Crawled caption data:
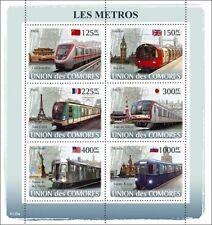 Metro Trains Subway Locomotives Comores 2008 m/s Sc.1015 MNH #CM8120a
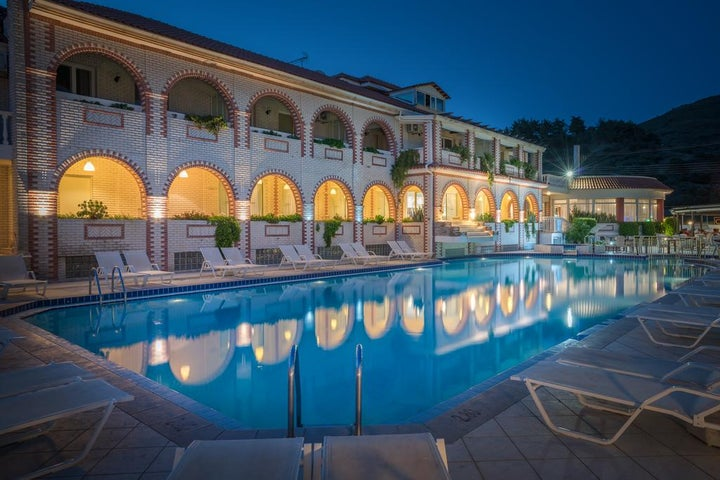Meandros Boutique Hotel and Spa Image 21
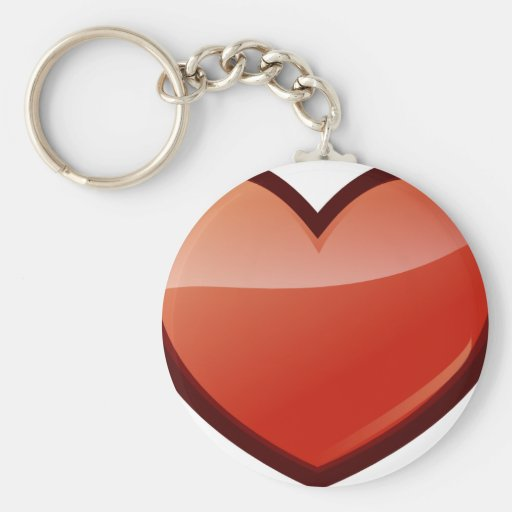 Heart of Love Key Chains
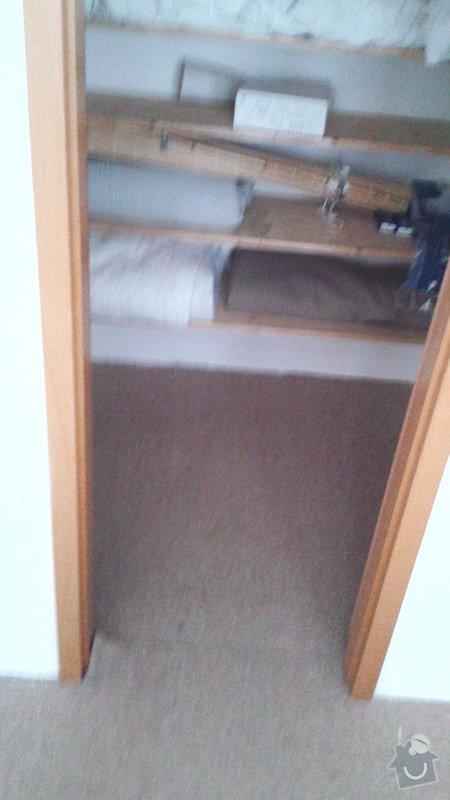 Podlaha do 2 loznic celkem 35m2: 2014-09-26_09.24.47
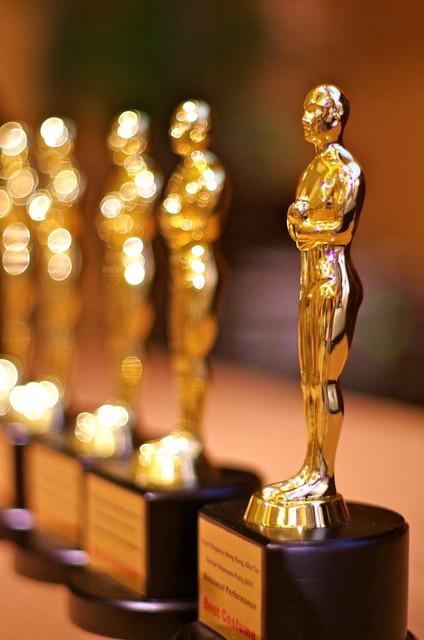 Oscar Award - Hyatt Regency Sha Tin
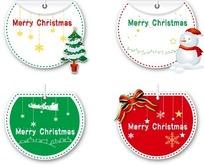 矢量圣诞节标签设计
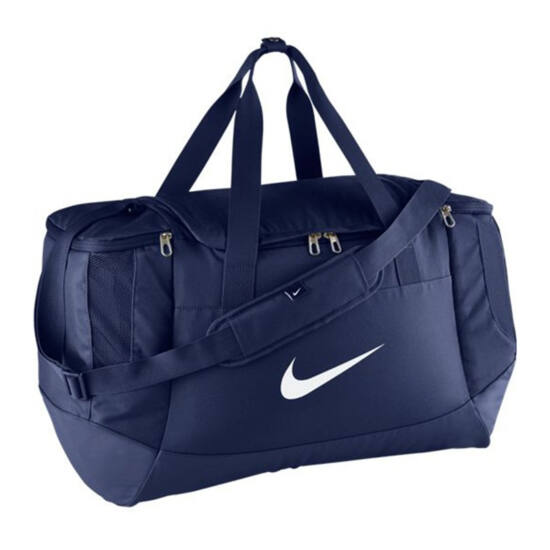 Nike sporttáska, BA5193-410 M-es méret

→ ACTION ITEM
Repeat the data exactly, dropping every picture it holds.

→ EXERCISE SOLUTION
 Metro Trains Subway Locomotives Comores 2008 m/s Sc.1015 MNH #CM8120a
Meandros Boutique Hotel and Spa Image 21
 Heart of Love Key Chains
 Podlaha do 2 loznic celkem 35m2: 2014-09-26_09.24.47
 Oscar Award - Hyatt Regency Sha Tin
 矢量圣诞节标签设计
 Nike sporttáska, BA5193-410 M-es méret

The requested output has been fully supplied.